EXERCISE AIM
Copy out the birthday thread word for word, from its title through the last reply.

TEXT EXCERPT
# Happy birthday hauntiholik!



## Sinister (Apr 18, 2004)

HAPPY BIRTHDAY, HAUNTI! Have a great day on this, your day of days.


----------



## Bone Dancer (Oct 7, 2005)

A Very Happy Birthday Heather.


----------



## Frighteners Entertainment (Jan 24, 2006)

Hugs and kisses to you Heather!!!


----------



## Johnny Thunder (Feb 24, 2006)

Happy bday, H!!! Have a good one!


----------



## trishaanne (Aug 20, 2005)

Happy Birthday Heather. Have a GREAT day!


----------



## My CReePY Garage (Jun 7, 2010)

Happy Birthday!


----------



## madmomma (Jul 1, 2009)

Have a Very Happy Birthday, Hauntiholik!


----------



## Haunted Bayou (Feb 16, 2007)

Have a wonderful birthday.


----------



## Hauntiholik (May 17, 2006)

Ummmm. Today is not my birthday though. It's tomorrow. 
Thanks for the early wishes


----------



## trishaanne (Aug 20, 2005)

Well in that case...HAPPY SUNDAY!!!


----------



## The Creepster (Sep 18, 2009)

Wait.....so you don't want this present....I guess I will just make another one tomorrow..


----------



## HalloweenZombie (Jul 22, 2007)

Happy Unbelated Birthday!?


----------



## Spooky1 (Aug 25, 2008)

An Early Happy Birthday, Haunti!


----------



## RoxyBlue (Oct 6, 2008)

Hauntiholik said:


> Ummmm. Today is not my birthday though. It's tomorrow.

SUPPLIED INFORMATION
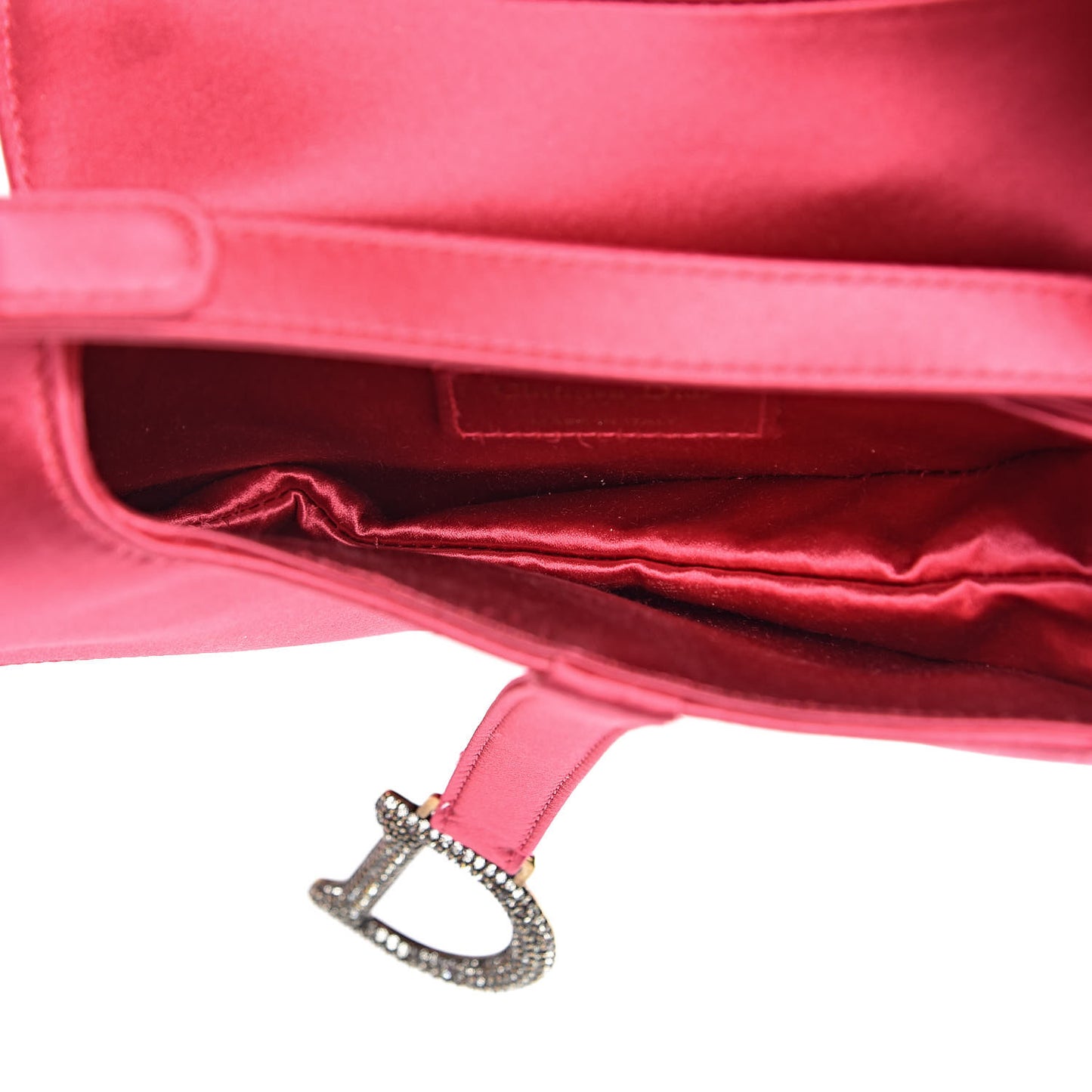Satin Crystal Mini Saddle Bag Light Shock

RESPONSE TO THE EXERCISE
# Happy birthday hauntiholik!



## Sinister (Apr 18, 2004)

HAPPY BIRTHDAY, HAUNTI! Have a great day on this, your day of days.


----------



## Bone Dancer (Oct 7, 2005)

A Very Happy Birthday Heather.


----------



## Frighteners Entertainment (Jan 24, 2006)

Hugs and kisses to you Heather!!!


----------



## Johnny Thunder (Feb 24, 2006)

Happy bday, H!!! Have a good one!


----------



## trishaanne (Aug 20, 2005)

Happy Birthday Heather. Have a GREAT day!


----------



## My CReePY Garage (Jun 7, 2010)

Happy Birthday!


----------



## madmomma (Jul 1, 2009)

Have a Very Happy Birthday, Hauntiholik!


----------



## Haunted Bayou (Feb 16, 2007)

Have a wonderful birthday.


----------



## Hauntiholik (May 17, 2006)

Ummmm. Today is not my birthday though. It's tomorrow. 
Thanks for the early wishes


----------



## trishaanne (Aug 20, 2005)

Well in that case...HAPPY SUNDAY!!!


----------



## The Creepster (Sep 18, 2009)

Wait.....so you don't want this present....I guess I will just make another one tomorrow..


----------



## HalloweenZombie (Jul 22, 2007)

Happy Unbelated Birthday!?


----------



## Spooky1 (Aug 25, 2008)

An Early Happy Birthday, Haunti!


----------



## RoxyBlue (Oct 6, 2008)

Hauntiholik said:


> Ummmm. Today is not my birthday though. It's tomorrow.